Here is a summary of some of the characteristics of those who benefitted from TPP as compared with those who did not:
- Five of the adolescents interviewed (4 girls and 1 boy) had notably positive changes to their knowledge or behaviours at endline. They tended to be older, with an average age of 17 at endline. They were all attending or enrolled in school at the time of the interviews and aspired to pursue professional careers out of the home. Importantly, all five of them seemed at baseline to have relatively strong relationships with their parents. They communicated with their parents about their desired marriage age, education preferences, and future aspirations. In most cases, they described receiving support and agreement from their parents on these choices and anticipated plans. All participants felt they had learned a lot from TPP.
- In contrast, the girls in the sample who were married or who had their marriages fixed at endline shared several common characteristics. Most were from Kapilvastu, a location with a much greater concentration of Muslim families, characterised by the participants as having very restrictive gender norms. Regardless of location, all the girls lived in families that did not value education for girls.
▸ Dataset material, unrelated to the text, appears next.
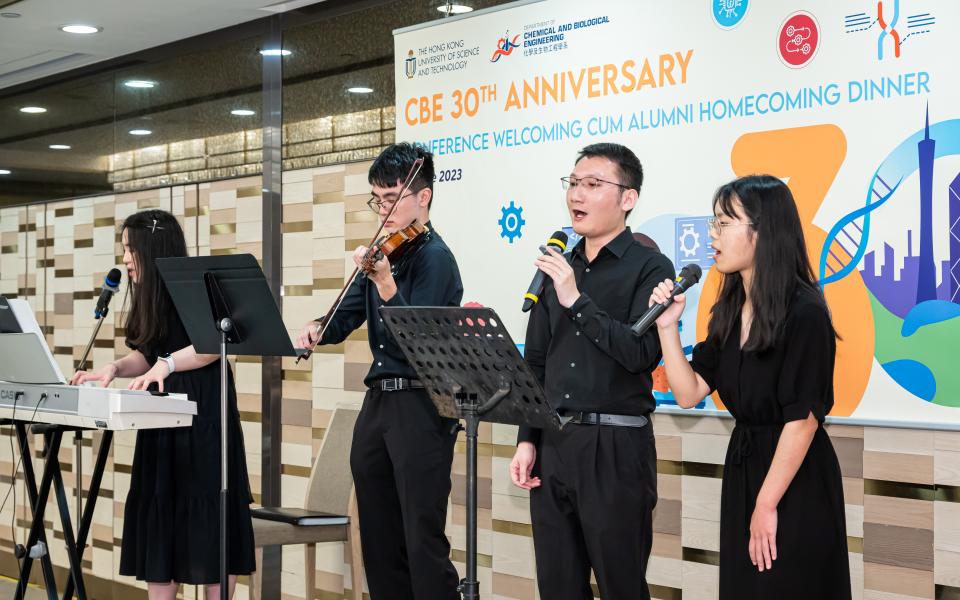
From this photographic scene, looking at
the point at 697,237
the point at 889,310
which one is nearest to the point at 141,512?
the point at 697,237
None of the girls were in school despite wishing to be, none had exceeded a primary school education, and all but one came from a family with very little education. Furthermore, none of the girls mentioned career aspirations or plans for the future. Most of the girls had poor social relationships with their parents.
The paper outlines a number of implications for research and policy. For example, "[t]he sites for TPP were chosen as being disadvantaged with a large population of at risk girls. However, the differences that emerged during this study across districts and among sub-communities in the same locality suggests that resources were addressing general needs, not the multifaceted needs of those at greatest risk. Highly targeted, community-engaged formative research would be needed to identify the sub-communities and families at greatest risk or marrying their daughter early and to tailor programming to the complex needs of these individuals and sub contexts." In terms of policy, [t]argeted governmental financial support, skill building, and attitudinal and norms change are needed among the sub-population of families whose attitudes and circumstances place girls at highest risk of CEFM."
In conclusion: "Despite a thoughtful step-by-step approach to intervention development in Nepal, the TPP failed to address the structural barriers and clustering of risk among those most vulnerable to CEFM, highlighting the complexity of intervening on CEFM....Study findings support growing calls for better alignment of programming to the needs of those most vulnerable, especially the importance of addressing structural challenges including poverty and poor educational attainment as essential steps toward accelerating the decline in CEFM in Nepal and attainment of SDG 5.3."